And Anzalone wasn't done yet.
"We try to play as tough a nonleague schedule as we can, and the first game we played Pottsville," Wolfrum said. "That was a pretty tough team and that was his first high school game, and he was sticking it up in there. He probably made more tackles than anyone else we had."
That was back when he was a 6-foot, 180-pound defensive back. Now a 6-foot-3, 224-pound linebacker on ESPNU's Watch List, Anzalone has 31 offers. He says there is a simple key to his constant improvement.
"Definitely my size," Anzalone said. "I put on, like, 40 pounds from the end of my sophomore year to the start of my junior year. That helped a lot."
Working out six times a week, Anzalone followed a simple motto: You have to create the demand and feed the demand.

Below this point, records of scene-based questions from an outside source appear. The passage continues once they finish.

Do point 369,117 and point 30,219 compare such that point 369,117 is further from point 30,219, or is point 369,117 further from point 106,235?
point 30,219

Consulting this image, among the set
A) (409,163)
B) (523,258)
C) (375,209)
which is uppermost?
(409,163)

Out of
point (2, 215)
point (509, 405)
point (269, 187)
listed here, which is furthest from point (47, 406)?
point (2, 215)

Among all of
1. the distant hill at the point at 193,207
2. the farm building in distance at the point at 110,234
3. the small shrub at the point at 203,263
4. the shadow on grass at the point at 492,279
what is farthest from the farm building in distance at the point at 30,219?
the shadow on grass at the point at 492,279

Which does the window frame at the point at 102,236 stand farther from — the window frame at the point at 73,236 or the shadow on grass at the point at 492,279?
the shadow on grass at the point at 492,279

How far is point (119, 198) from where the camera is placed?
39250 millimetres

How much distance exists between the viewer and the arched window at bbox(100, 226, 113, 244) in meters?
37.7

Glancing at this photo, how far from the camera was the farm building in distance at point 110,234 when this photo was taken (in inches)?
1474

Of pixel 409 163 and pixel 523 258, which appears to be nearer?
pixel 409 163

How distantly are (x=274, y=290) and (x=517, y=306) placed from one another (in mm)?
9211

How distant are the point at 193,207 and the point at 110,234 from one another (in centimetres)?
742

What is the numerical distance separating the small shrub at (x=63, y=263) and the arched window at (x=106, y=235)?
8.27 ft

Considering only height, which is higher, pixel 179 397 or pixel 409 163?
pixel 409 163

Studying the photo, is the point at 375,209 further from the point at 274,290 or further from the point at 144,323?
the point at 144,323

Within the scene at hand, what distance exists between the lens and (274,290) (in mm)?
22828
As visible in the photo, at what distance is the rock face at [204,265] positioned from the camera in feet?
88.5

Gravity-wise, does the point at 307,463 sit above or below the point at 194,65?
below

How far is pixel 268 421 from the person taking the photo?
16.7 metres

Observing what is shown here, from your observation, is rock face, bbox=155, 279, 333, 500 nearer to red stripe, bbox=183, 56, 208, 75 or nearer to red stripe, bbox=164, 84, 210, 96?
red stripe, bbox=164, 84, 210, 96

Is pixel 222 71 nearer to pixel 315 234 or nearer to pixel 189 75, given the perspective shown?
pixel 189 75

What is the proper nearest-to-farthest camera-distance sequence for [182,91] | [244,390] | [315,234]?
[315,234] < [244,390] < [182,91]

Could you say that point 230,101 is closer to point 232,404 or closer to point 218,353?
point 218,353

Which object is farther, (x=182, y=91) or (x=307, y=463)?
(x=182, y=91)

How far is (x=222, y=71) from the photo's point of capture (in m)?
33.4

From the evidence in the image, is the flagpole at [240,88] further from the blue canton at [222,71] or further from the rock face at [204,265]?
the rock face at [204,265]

So he increased his calorie intake, having six meals a day and anywhere from 10 to 12 eggs a day.
Surprisingly, the eating was harder for Anzalone than the working out.
"My dad pretty much force-fed me for a little bit," Anzalone jokes. "There were a couple times when I ate too much."
Anzalone has been working out with a couple of NFL players recently, and while he might not have learned much about work ethic from the NFL vets -- he argues he is in better shape than they are -- they did teach him a little about the recruiting process.
"They said when it comes down to picking, pick a school that you fit in with the players and see yourself going," Anzalone said. "You shouldn't pick a school based on the depth chart or anything like that because if you're good, you'll play."
Anzalone visited Penn State this past weekend, and over the next few weekends he will check out Florida, Ohio State, Stanford, UCLA and USC. He said he does not have any favorites since he has not yet seen many of the schools he is interested in.
Anzalone remains humble about the recruiting process and is taken aback when he considers the coaches he gets to meet.
"I remember the first time meeting coach [Urban] Meyer, especially since I followed Florida when I was younger. It was crazy. It seems like he's a celebrity," Anzalone said.
It won't be a long and drawn out recruitment for Anzalone, though. He plans to have a decision before the start of his senior season. He is taking four AP-level classes and several other honors courses on his way to graduating in December so he can enroll at a school for the 2013 spring semester.
So it's no surprise his education will be key in his decision.
"Academics, of course," he said, "[and] definitely the people around the program and its tradition."